>> START READING TEXT

In the early days we used to have a central dispositioning approach for our sales stuff at it-agile. A customer called us and our CEO answered the call. He figured out what the customer wanted. Afterwards, he searched for the right guy to do the job.
He knew all the employees very good, so most of the time he found the right person to do the job. This comes with a price: he had to know where everyone was at any given time and how long their job would last. Since we are doing all coaching, training, and consulting, or software development jobs, it’s hard to tell how long a job will last. Our CEO was in a constant controlling mode. He had to be.
This controlling job was easy to do as long as we were only a dozen people in the beginning, but got harder as our organization grew. Over time, we got an officer with procuration and a second CEO, so more manpower to do sales stuff. With more people doing sales stuff, the coordination of sales became more difficult. The decisions became worse, sometimes customers complained.
The biggest pain we had was, that nobody at it-agile really wanted to do sales all the time. We all wanted to do Agile coaching or training, to consult or develop. The more we grew, the bigger the necessity to have corporate sales become a full time job for a few people.
Then we changed to pull.
These days, everyone at it-agile is encouraged to do sales. We coordinate our work with a Kanban board. Whenever a customer calls us, Moneypenny – our organization team – creates a ticket on our board and puts it into the first column called “request”. We then tell the customer, someone will contact him within the next week. Then we wait for someone of us to pull the ticket.
Everyone is allowed to pull this ticket. If nobody pulls it, one of the Moneypennys calls the customer and explains that we’re all booked out at the moment and that he might try again in a few months. If nobody pulls, we’re booked out. It’s that simple.

>> END READING TEXT

# INSTRUCTION 1
Transcribe the rows starting with the row that contains "Which reference object, [546,130]" and running through the last row, including both.
The sales article and the rows that come next are separate, unrelated material.

>> START EXERCISE MATERIAL

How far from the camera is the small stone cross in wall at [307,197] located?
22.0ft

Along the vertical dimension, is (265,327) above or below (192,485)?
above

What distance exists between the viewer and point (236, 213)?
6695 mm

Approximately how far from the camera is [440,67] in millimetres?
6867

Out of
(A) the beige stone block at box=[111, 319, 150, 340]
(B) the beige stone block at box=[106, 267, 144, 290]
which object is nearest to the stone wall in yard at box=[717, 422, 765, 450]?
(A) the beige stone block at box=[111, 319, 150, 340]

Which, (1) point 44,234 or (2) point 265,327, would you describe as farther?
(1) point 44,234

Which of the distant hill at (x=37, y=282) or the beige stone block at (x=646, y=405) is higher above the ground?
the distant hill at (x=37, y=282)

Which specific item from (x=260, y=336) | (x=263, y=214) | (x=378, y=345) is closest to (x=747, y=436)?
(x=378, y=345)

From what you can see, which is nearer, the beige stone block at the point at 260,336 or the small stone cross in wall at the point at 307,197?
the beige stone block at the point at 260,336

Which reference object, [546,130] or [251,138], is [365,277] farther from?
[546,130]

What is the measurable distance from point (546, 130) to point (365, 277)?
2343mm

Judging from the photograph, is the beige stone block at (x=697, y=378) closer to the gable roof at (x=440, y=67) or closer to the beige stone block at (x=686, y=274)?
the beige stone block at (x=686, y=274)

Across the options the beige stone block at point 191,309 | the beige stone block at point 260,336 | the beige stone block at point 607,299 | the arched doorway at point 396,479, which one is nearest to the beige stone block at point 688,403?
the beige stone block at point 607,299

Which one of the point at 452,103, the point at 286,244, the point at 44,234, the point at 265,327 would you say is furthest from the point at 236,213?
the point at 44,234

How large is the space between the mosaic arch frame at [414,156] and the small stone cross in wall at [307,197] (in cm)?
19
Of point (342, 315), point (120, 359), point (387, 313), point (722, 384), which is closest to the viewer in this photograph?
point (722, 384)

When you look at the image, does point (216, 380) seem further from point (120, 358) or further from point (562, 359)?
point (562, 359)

>> END EXERCISE MATERIAL

# INSTRUCTION 2
Restate word for word the part of the sales article that opens with the words containing "This controlling job" and closes with "sometimes customers complained.".

# EXERCISE OUTPUT 1
Which reference object, [546,130] or [251,138], is [365,277] farther from?
[546,130]

What is the measurable distance from point (546, 130) to point (365, 277)?
2343mm

Judging from the photograph, is the beige stone block at (x=697, y=378) closer to the gable roof at (x=440, y=67) or closer to the beige stone block at (x=686, y=274)?
the beige stone block at (x=686, y=274)

Across the options the beige stone block at point 191,309 | the beige stone block at point 260,336 | the beige stone block at point 607,299 | the arched doorway at point 396,479, which one is nearest to the beige stone block at point 688,403?
the beige stone block at point 607,299

Which one of the point at 452,103, the point at 286,244, the point at 44,234, the point at 265,327 would you say is furthest from the point at 236,213?
the point at 44,234

How large is the space between the mosaic arch frame at [414,156] and the small stone cross in wall at [307,197] (in cm)?
19
Of point (342, 315), point (120, 359), point (387, 313), point (722, 384), which is closest to the viewer in this photograph?
point (722, 384)

When you look at the image, does point (216, 380) seem further from point (120, 358) or further from point (562, 359)?
point (562, 359)

# EXERCISE OUTPUT 2
This controlling job was easy to do as long as we were only a dozen people in the beginning, but got harder as our organization grew. Over time, we got an officer with procuration and a second CEO, so more manpower to do sales stuff. With more people doing sales stuff, the coordination of sales became more difficult. The decisions became worse, sometimes customers complained.